# [TEXT EXTRACT]
■ ■ ■ ■ ■ ■ ■
What do You think about Teacher Man (2006)?

Non è così appassionante e coinvolgente come Le ceneri di Angela, ma lo stile è ugualmente molto scorrevole, con la solita vena di ironia; l'ho letto tutto d'un fiato, nonostante sia un racconto non unitario, ma un succedersi di tanti episodi legati comunque tra loro dalla vita di insegnante di McCourt. Così emerge una miriade di personaggi, di alunni con le loro storie, storie uniche, personali, spesso con le loro vite difficili di figli di immigrati. In tutto questo mondo McCourt si trova coinvolto sempre in prima persona e io stessa, come insegnante, mi sono lasciata coinvolgere, ritrovandomi a volte ad arrabbiarmi per la poca convinzione di McCourt nel suo lavoro, per la sua indolenza, ma altre volte a condividerne gli obiettivi, considerando ogni alunno un pezzo unico da rispettare e anche amare e sempre comunque ho invidiato le sue grandi qualità di "affabulatore". Insomma, ho vissuto allegramente, dall'inizio alla fine, sensazioni contrastanti che mi hanno portato, in definitiva, anche a giudicare me stessa, pur riconoscendo di non aver mai dovuto affrontare, per mia fortuna, situazioni altrettanto complicate.
—arcobaleno

"This is the situation in the public schools of America: the farther you travel from the classroom the greater your financial and professional rewards." While I can certainly related to and even laughed at many of McCourt's classroom challenges and adventures, I tried not to buy into the feeling of all being lost with today's students. No, the bulk of today's students don't appreciate their education nearly as much as they would have 50 years ago, but let's not blame our students for all of their shortcomings. Let's pay attention to the signals they are getting from the society that we've built; oftentimes our students are just playing the role they feel the world has created for them. It only takes a few minutes of bad television (which can be found on nearly every channel) to ruin a kid's belief that education is important at all. They see sports "professionals," provocative beer commercials and adults behaving every bit as opposite as teachers expect their students to act in class. Teachers have it hard, no question, but let's keep in mind that students are growing up in what is indelibly an education-last society. Still, we've got to do more than "I'll try"; we need to do. (258 pages)
■ ■ ■ ■ ■ ■ ■
# [DATA EXCERPT]
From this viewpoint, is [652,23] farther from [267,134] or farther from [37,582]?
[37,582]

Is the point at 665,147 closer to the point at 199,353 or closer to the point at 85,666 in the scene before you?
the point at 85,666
■ ■ ■ ■ ■ ■ ■
# [CHALLENGE 1]
What page count is given in the Teacher Man reviews?
# [CHALLENGE 2]
Translate this sentence from the Teacher Man reviews into English: "Così emerge una miriade di personaggi, di alunni con le loro storie, storie uniche, personali, spesso con le loro vite difficili di figli di immigrati."
The lines have nothing to do with the Teacher Man reviews.

# [TASK OUTPUT 1]
258 pages.

# [TASK OUTPUT 2]
Thus a myriad of characters emerges, students with their stories, unique and personal stories, often with their difficult lives as children of immigrants.